This mismatch goes way beyond matters of style. This scene qualifies as a Major Culture Clash.

What could Larry Flynt, the millionaire pornography king and publisher of Hustler _ a skin magazine so single-minded, so explicit in its coverage (or uncoverage), it might prove of greater interest to gynecologists than to its intended readership of hard hats and bikers _ possibly have to discuss with that nice man Fred Griffith? Recipes? The soaps?

As a matter of fact, the conversation included topics that could be discussed at any White House state dinner: books, movies and First Amendment law.

The book in question is Flynt’s autobiography,”An Unseemly Man: My Life as Pornographer, Pundit and Social Outcast,”published by Dove Books, the house most famous, until now, for publishing Faye Resnick’s”Nicole Brown Simpson: The Private Diary of a Life Interrupted.” The movie is”The People vs. Larry Flynt,”directed by Milos Forman and on the short list for a Best Picture Oscar nomination. Woody Harrelson stars as Flynt, and punk-rocker Courtney Love plays his fourth wife, stripper Althea Leasure.

And the First Amendment case is the one Flynt took to the U.S. Supreme Court, which in 1988 unanimously ruled in his _ and all satirists’ _ favor. The court overturned a lower-court ruling that had awarded $200,000 to the Rev. Jerry Falwell for the”emotional distress”he suffered when Hustler ran an ad parody about him.

Data segment -
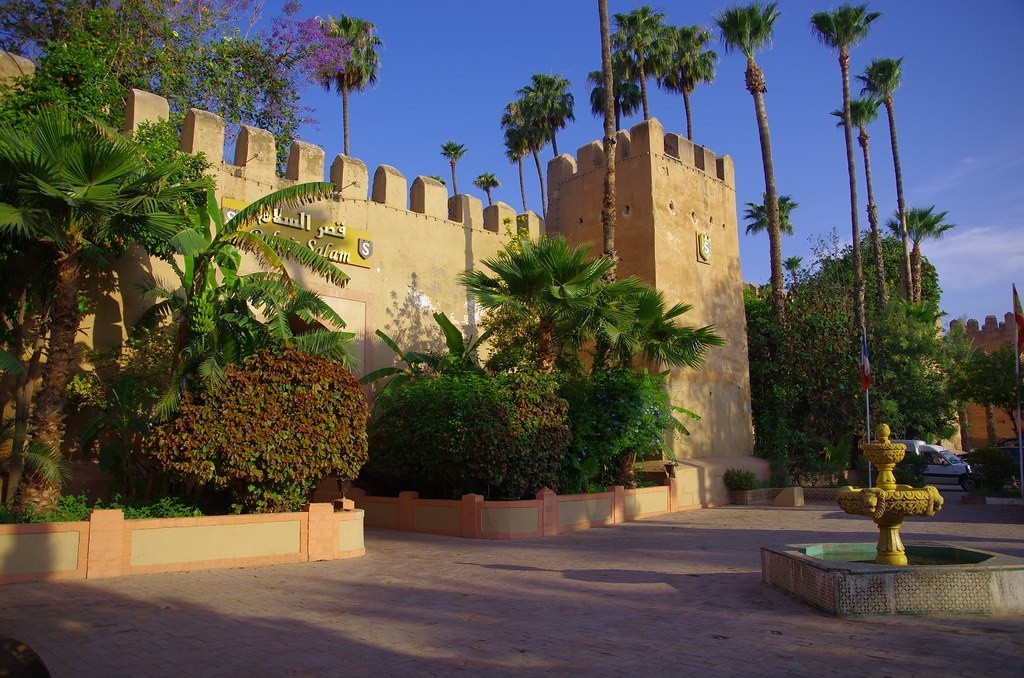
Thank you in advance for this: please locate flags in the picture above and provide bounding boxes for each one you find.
[861,328,871,391]
[1015,287,1024,355]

Exercise instructions - Carry on the article about Larry Flynt's talk-show appearance from the last sentence shown. The lines aren't needed for this.

Written answer -
The Supreme Court decision figures as the dramatic end of both the movie and the book, and the three have suddenly brought Flynt the sort of mainstream attention no Hustler reader would ever have expected. So Flynt, like countless authors before him, is seizing the moment for a promotional tour, flying from city to city in his personal jet, going from drive-time radio shows to bookstore autograph sessions to each town’s”Morning Exchange.” Where, as it happens, he turns out to be an unexpectedly mild guest. He answers Griffith’s questions with short, stock phrases. (“Not by any means a scintillating interview,”Griffith says a few days later.)”Interesting title, `An Unseemly Man,'”Griffith says, wrapping it up early.”Why did you call it that?””Well,”Flynt says in his soft Kentucky hill-country drawl.”Because I’m not what I seem.” Indeed. Settled into a suite at the Ritz-Carlton Hotel, scanning The New York Times through reading glasses and puffing on a fat cigar, he does not look at all like the”dirty old man in the basement of a building grinding out pornography”that he says people imagine him to be.

His paralysis after being shot in 1978 has subdued him; though he is stocky, the general impression he conveys is of fatigue and vulnerability. He has been described as a lewd Horatio Alger, a go-getter who recognized that no one went broke underestimating the taste of the American public, and went for it.”I started out just wanting to make money and have fun,”he says.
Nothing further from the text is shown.